Il ne faut pas confondre la stabilité avec la force, la grandeur de la chose et sa durée. Dans les républiques démocratiques, le pouvoir qui dirige[1] la société n’est pas stable, car il change souvent de main et d’objet. Mais, partout où il se porte, sa force est presque irrésistible.

Le gouvernement des républiques américaines me paraît aussi centralisé et plus énergique que celui des monarchies absolues de l’Europe. Je ne pense donc point qu’il périsse par faiblesse[2].

Si jamais la liberté se perd en Amérique, il faudra s’en prendre à l’omnipotence de la majorité qui aura porté les minorités au désespoir et les aura forcées de faire un appel à la force matérielle.
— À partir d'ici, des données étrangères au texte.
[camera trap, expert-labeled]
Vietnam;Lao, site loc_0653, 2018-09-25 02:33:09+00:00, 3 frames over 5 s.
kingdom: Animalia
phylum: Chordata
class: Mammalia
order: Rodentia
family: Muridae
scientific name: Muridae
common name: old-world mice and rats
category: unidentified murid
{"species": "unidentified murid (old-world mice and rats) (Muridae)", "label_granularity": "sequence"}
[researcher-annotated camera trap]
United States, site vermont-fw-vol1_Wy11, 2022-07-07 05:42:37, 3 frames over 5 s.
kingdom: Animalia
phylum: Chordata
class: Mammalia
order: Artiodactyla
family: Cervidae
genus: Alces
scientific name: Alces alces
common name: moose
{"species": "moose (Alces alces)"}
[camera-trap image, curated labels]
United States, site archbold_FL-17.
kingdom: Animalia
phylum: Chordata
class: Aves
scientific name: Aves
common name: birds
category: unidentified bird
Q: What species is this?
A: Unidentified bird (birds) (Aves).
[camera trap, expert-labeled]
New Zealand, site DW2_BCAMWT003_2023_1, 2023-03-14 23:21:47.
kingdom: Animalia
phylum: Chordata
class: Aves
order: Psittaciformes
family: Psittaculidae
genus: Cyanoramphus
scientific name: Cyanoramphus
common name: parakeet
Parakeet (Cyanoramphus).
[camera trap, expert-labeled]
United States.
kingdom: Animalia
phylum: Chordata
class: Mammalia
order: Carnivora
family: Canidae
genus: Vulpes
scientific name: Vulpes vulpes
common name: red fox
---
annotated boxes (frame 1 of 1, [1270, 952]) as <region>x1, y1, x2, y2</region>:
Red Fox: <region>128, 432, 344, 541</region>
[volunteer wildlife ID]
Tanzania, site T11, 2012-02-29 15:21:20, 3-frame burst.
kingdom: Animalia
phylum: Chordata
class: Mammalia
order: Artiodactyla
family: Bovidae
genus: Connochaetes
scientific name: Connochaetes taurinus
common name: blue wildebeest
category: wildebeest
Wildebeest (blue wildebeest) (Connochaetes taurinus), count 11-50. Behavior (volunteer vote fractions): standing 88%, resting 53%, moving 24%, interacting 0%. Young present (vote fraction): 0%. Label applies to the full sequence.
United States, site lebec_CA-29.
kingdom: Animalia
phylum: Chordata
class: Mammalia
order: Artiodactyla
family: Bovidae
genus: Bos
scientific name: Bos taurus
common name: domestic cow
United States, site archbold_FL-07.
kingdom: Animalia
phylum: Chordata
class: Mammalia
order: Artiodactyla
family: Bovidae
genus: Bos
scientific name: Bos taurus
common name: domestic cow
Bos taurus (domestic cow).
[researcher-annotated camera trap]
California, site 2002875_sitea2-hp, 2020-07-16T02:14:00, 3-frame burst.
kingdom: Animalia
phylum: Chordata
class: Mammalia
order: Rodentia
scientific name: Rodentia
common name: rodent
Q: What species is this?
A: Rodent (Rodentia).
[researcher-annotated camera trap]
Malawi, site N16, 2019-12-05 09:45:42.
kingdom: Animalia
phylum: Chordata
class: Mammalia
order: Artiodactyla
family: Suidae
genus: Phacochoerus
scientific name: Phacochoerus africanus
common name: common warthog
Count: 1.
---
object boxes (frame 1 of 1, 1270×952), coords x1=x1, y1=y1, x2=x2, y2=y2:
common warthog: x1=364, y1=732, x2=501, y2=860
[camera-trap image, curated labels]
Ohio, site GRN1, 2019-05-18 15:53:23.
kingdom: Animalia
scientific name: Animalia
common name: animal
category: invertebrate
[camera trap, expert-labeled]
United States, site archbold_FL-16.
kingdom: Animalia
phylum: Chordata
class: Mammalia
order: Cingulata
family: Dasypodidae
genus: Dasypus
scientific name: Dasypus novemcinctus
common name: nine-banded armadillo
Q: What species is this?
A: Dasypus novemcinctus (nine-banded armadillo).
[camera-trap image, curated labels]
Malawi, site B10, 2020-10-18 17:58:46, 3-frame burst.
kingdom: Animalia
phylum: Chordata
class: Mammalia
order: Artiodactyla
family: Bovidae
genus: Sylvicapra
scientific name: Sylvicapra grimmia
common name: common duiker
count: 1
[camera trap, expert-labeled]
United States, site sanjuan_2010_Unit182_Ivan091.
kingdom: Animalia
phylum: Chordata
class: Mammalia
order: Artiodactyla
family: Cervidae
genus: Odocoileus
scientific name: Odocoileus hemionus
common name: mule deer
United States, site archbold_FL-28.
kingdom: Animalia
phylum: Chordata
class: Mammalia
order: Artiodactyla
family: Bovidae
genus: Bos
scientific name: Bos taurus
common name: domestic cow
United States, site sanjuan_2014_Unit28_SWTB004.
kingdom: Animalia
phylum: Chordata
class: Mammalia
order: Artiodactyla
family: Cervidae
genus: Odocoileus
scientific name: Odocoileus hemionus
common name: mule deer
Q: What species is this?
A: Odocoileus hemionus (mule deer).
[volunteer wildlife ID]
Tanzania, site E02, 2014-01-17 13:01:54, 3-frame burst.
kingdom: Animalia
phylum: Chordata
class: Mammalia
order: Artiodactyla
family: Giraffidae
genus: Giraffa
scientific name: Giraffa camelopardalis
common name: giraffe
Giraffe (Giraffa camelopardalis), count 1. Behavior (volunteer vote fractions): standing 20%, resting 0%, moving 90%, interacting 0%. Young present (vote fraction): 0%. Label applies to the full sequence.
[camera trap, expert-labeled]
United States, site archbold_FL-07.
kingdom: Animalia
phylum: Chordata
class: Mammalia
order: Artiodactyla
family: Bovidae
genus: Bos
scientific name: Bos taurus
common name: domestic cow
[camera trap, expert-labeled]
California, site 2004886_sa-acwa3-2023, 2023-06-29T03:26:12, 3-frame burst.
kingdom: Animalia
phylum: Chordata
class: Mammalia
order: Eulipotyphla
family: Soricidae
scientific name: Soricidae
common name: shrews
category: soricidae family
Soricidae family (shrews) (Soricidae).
On verra alors l’anarchie, mais elle arrivera comme conséquence du despotisme.

  1. Le pouvoir peut être centralisé dans une assemblée ; alors il est fort, mais non stable ; il peut être centralisé dans un homme : alors il est moins fort, mais il est plus stable.
  2. Il est inutile, je pense, d’avertir le lecteur qu’ici, comme dans tout le reste du chapitre, je parle, non du gouvernement fédéral, mais des gouvernements particuliers de chaque État que la majorité dirige despotiquement.